- [Exercise instructions] Copy each of the following items verbatim, keeping every line as it appears.

BEGIN Exercise data

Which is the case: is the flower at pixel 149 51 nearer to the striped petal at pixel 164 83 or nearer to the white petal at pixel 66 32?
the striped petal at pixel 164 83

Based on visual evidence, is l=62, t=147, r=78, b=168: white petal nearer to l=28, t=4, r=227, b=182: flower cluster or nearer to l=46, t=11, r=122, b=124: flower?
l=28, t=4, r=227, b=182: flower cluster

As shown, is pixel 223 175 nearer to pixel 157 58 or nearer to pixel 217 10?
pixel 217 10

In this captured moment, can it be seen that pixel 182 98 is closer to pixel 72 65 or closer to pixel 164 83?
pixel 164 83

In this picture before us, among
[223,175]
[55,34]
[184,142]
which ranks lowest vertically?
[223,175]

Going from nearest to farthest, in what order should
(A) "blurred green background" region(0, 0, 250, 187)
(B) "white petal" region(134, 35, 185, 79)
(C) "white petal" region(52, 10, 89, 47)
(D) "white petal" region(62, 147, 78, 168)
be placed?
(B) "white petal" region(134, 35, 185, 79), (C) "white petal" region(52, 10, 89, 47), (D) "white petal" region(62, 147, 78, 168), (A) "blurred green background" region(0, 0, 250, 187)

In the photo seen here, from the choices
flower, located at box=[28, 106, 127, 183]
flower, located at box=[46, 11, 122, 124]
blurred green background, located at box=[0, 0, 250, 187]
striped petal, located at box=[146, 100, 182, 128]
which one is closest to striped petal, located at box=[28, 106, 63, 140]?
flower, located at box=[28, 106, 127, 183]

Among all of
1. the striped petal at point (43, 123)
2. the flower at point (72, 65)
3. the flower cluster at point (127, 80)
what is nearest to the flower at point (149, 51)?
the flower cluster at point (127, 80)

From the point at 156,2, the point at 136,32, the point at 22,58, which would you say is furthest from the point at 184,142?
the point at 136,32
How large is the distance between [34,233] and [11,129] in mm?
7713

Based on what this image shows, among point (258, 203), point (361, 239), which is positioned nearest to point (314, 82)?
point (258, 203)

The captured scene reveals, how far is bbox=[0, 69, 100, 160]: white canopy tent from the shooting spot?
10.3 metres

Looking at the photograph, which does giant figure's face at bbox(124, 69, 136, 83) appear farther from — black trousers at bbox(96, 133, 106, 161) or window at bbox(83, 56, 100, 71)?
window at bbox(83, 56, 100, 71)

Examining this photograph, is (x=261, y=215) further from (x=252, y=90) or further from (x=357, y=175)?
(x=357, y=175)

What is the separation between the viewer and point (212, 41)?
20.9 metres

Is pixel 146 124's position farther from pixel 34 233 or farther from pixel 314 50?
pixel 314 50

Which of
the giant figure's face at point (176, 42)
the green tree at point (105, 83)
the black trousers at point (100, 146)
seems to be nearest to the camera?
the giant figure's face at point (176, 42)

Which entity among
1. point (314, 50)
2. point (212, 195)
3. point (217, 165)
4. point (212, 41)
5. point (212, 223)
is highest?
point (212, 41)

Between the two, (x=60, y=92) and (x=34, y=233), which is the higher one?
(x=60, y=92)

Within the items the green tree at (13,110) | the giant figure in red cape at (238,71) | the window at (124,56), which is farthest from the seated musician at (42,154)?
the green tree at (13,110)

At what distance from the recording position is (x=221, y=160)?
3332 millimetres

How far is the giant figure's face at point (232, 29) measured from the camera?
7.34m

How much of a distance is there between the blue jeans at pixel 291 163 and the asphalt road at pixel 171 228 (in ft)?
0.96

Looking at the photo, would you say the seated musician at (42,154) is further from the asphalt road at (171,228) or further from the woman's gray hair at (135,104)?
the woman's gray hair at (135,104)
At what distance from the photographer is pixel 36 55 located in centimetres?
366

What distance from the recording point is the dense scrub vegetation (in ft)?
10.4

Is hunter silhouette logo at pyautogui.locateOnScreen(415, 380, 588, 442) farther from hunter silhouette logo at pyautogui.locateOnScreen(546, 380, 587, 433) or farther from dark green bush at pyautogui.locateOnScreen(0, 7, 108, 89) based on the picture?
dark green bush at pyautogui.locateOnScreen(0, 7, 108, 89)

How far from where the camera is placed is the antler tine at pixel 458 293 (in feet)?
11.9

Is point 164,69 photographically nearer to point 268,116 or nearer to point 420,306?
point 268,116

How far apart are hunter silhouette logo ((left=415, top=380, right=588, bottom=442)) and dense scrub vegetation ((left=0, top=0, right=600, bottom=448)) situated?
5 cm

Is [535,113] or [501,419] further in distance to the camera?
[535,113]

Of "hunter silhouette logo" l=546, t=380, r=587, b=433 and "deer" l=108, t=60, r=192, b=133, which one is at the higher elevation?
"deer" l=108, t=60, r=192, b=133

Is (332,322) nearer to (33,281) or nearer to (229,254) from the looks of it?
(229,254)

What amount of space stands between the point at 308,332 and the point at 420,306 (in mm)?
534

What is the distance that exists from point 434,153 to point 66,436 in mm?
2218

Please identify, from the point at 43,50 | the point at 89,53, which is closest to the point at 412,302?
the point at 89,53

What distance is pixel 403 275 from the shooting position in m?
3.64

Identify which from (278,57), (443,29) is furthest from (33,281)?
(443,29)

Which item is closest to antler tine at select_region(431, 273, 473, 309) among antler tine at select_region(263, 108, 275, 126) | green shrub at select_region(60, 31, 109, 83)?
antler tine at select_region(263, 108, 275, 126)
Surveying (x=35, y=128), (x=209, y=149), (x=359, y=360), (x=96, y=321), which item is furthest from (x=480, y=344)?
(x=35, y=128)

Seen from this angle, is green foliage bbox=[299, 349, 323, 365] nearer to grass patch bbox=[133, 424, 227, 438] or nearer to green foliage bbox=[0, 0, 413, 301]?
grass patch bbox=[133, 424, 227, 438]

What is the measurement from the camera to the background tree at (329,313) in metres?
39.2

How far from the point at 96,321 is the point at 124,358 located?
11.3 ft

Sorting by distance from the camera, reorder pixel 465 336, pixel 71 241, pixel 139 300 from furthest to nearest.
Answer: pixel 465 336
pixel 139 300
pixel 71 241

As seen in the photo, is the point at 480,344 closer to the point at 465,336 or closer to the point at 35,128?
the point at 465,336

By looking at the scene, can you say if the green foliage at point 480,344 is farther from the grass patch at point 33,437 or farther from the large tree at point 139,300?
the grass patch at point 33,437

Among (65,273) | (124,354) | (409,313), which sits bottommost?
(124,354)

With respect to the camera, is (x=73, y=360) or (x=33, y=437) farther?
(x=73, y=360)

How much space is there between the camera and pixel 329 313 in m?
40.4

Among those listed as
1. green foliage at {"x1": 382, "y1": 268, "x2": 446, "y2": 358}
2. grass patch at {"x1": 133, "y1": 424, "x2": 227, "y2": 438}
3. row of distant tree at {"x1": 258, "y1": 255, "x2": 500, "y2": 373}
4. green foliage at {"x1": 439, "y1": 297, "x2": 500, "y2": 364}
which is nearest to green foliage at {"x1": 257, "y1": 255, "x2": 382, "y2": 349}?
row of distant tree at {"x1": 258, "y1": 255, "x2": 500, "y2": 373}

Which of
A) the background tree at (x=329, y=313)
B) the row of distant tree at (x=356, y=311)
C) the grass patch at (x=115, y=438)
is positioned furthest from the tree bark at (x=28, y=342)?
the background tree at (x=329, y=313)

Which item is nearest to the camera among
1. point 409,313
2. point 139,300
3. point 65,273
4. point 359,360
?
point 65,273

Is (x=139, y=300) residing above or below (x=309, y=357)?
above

END Exercise data

- [Exercise result]
Which is the case: is the flower at pixel 149 51 nearer to the striped petal at pixel 164 83 or nearer to the white petal at pixel 66 32?
the striped petal at pixel 164 83

Based on visual evidence, is l=62, t=147, r=78, b=168: white petal nearer to l=28, t=4, r=227, b=182: flower cluster or nearer to l=46, t=11, r=122, b=124: flower?
l=28, t=4, r=227, b=182: flower cluster

As shown, is pixel 223 175 nearer to pixel 157 58 or nearer to pixel 217 10?
pixel 217 10

In this captured moment, can it be seen that pixel 182 98 is closer to pixel 72 65 or closer to pixel 164 83?
pixel 164 83

In this picture before us, among
[223,175]
[55,34]
[184,142]
which ranks lowest vertically?
[223,175]

Going from nearest to farthest, in what order should
(A) "blurred green background" region(0, 0, 250, 187)
(B) "white petal" region(134, 35, 185, 79)
(C) "white petal" region(52, 10, 89, 47)
(D) "white petal" region(62, 147, 78, 168)
be placed?
(B) "white petal" region(134, 35, 185, 79), (C) "white petal" region(52, 10, 89, 47), (D) "white petal" region(62, 147, 78, 168), (A) "blurred green background" region(0, 0, 250, 187)

In the photo seen here, from the choices
flower, located at box=[28, 106, 127, 183]
flower, located at box=[46, 11, 122, 124]
blurred green background, located at box=[0, 0, 250, 187]
striped petal, located at box=[146, 100, 182, 128]
which one is closest to striped petal, located at box=[28, 106, 63, 140]?
flower, located at box=[28, 106, 127, 183]

Among all of
1. the striped petal at point (43, 123)
2. the flower at point (72, 65)
3. the flower cluster at point (127, 80)
what is nearest to the flower at point (149, 51)?
the flower cluster at point (127, 80)

From the point at 156,2, the point at 136,32, the point at 22,58, which would you say is furthest from the point at 184,142?
the point at 136,32
How large is the distance between [34,233] and [11,129] in mm?
7713

Based on what this image shows, among point (258, 203), point (361, 239), which is positioned nearest to point (314, 82)?
point (258, 203)

The captured scene reveals, how far is bbox=[0, 69, 100, 160]: white canopy tent from the shooting spot?
10.3 metres

Looking at the photograph, which does giant figure's face at bbox(124, 69, 136, 83) appear farther from — black trousers at bbox(96, 133, 106, 161) or window at bbox(83, 56, 100, 71)?
window at bbox(83, 56, 100, 71)

Examining this photograph, is (x=261, y=215) further from (x=252, y=90) or further from (x=357, y=175)?
(x=357, y=175)

What is the separation between the viewer and point (212, 41)?
20.9 metres

Is pixel 146 124's position farther from pixel 34 233 or farther from pixel 314 50?
pixel 314 50

Which of
the giant figure's face at point (176, 42)
the green tree at point (105, 83)
the black trousers at point (100, 146)
seems to be nearest to the camera?
the giant figure's face at point (176, 42)

Which entity among
1. point (314, 50)
2. point (212, 195)
3. point (217, 165)
4. point (212, 41)
5. point (212, 223)
is highest?
point (212, 41)

Between the two, (x=60, y=92) and (x=34, y=233), which is the higher one?
(x=60, y=92)

Within the items the green tree at (13,110) | the giant figure in red cape at (238,71) | the window at (124,56), which is farthest from the seated musician at (42,154)?
the green tree at (13,110)

At what distance from the recording position is (x=221, y=160)?
3332 millimetres

How far is the giant figure's face at point (232, 29) measured from the camera?
7.34m

How much of a distance is there between the blue jeans at pixel 291 163 and the asphalt road at pixel 171 228 (in ft)?
0.96

Looking at the photo, would you say the seated musician at (42,154) is further from the asphalt road at (171,228) or further from the woman's gray hair at (135,104)?
the woman's gray hair at (135,104)
At what distance from the photographer is pixel 36 55 located in centimetres?
366

What distance from the recording point is the dense scrub vegetation (in ft)?
10.4

Is hunter silhouette logo at pyautogui.locateOnScreen(415, 380, 588, 442) farther from hunter silhouette logo at pyautogui.locateOnScreen(546, 380, 587, 433) or farther from dark green bush at pyautogui.locateOnScreen(0, 7, 108, 89) based on the picture?
dark green bush at pyautogui.locateOnScreen(0, 7, 108, 89)

How far from where the camera is placed is the antler tine at pixel 458 293 (in feet)?
11.9

Is point 164,69 photographically nearer to point 268,116 or nearer to point 420,306?
point 268,116

How far apart are hunter silhouette logo ((left=415, top=380, right=588, bottom=442)) and dense scrub vegetation ((left=0, top=0, right=600, bottom=448)) situated?
5 cm

Is [535,113] or [501,419] further in distance to the camera?
[535,113]

Of "hunter silhouette logo" l=546, t=380, r=587, b=433 and "deer" l=108, t=60, r=192, b=133, which one is at the higher elevation?
"deer" l=108, t=60, r=192, b=133

Is (332,322) nearer to (33,281) or nearer to (229,254) from the looks of it?
(229,254)

What amount of space stands between the point at 308,332 and the point at 420,306 (in mm)?
534

What is the distance that exists from point 434,153 to point 66,436 in mm?
2218

Please identify, from the point at 43,50 | the point at 89,53, which is closest to the point at 412,302?
the point at 89,53

What distance is pixel 403 275 from the shooting position in m?
3.64

Identify which from (278,57), (443,29) is furthest from (33,281)?
(443,29)

Which item is closest to antler tine at select_region(431, 273, 473, 309) among antler tine at select_region(263, 108, 275, 126) | green shrub at select_region(60, 31, 109, 83)?
antler tine at select_region(263, 108, 275, 126)
Surveying (x=35, y=128), (x=209, y=149), (x=359, y=360), (x=96, y=321), which item is furthest from (x=480, y=344)?
(x=35, y=128)

Seen from this angle, is green foliage bbox=[299, 349, 323, 365] nearer to grass patch bbox=[133, 424, 227, 438] or nearer to green foliage bbox=[0, 0, 413, 301]?
grass patch bbox=[133, 424, 227, 438]

What is the measurement from the camera to the background tree at (329,313) in metres?
39.2

How far from the point at 96,321 is the point at 124,358 located?
11.3 ft

Sorting by distance from the camera, reorder pixel 465 336, pixel 71 241, pixel 139 300 from furthest to nearest.
Answer: pixel 465 336
pixel 139 300
pixel 71 241

As seen in the photo, is the point at 480,344 closer to the point at 465,336 or closer to the point at 35,128?
the point at 465,336

By looking at the scene, can you say if the green foliage at point 480,344 is farther from the grass patch at point 33,437 or farther from the large tree at point 139,300?
the grass patch at point 33,437

Among (65,273) | (124,354) | (409,313), which sits bottommost?
(124,354)

With respect to the camera, is (x=73, y=360) or (x=33, y=437) farther?
(x=73, y=360)

How much space is there between the camera and pixel 329 313 in m?
40.4

Among those listed as
1. green foliage at {"x1": 382, "y1": 268, "x2": 446, "y2": 358}
2. grass patch at {"x1": 133, "y1": 424, "x2": 227, "y2": 438}
3. row of distant tree at {"x1": 258, "y1": 255, "x2": 500, "y2": 373}
4. green foliage at {"x1": 439, "y1": 297, "x2": 500, "y2": 364}
which is nearest to green foliage at {"x1": 257, "y1": 255, "x2": 382, "y2": 349}?
row of distant tree at {"x1": 258, "y1": 255, "x2": 500, "y2": 373}

Which of
A) the background tree at (x=329, y=313)
B) the row of distant tree at (x=356, y=311)
C) the grass patch at (x=115, y=438)
is positioned furthest from the tree bark at (x=28, y=342)?
the background tree at (x=329, y=313)

Which item is nearest to the camera among
1. point 409,313
2. point 139,300
3. point 65,273
4. point 359,360
?
point 65,273

Is (x=139, y=300) residing above or below (x=309, y=357)?
above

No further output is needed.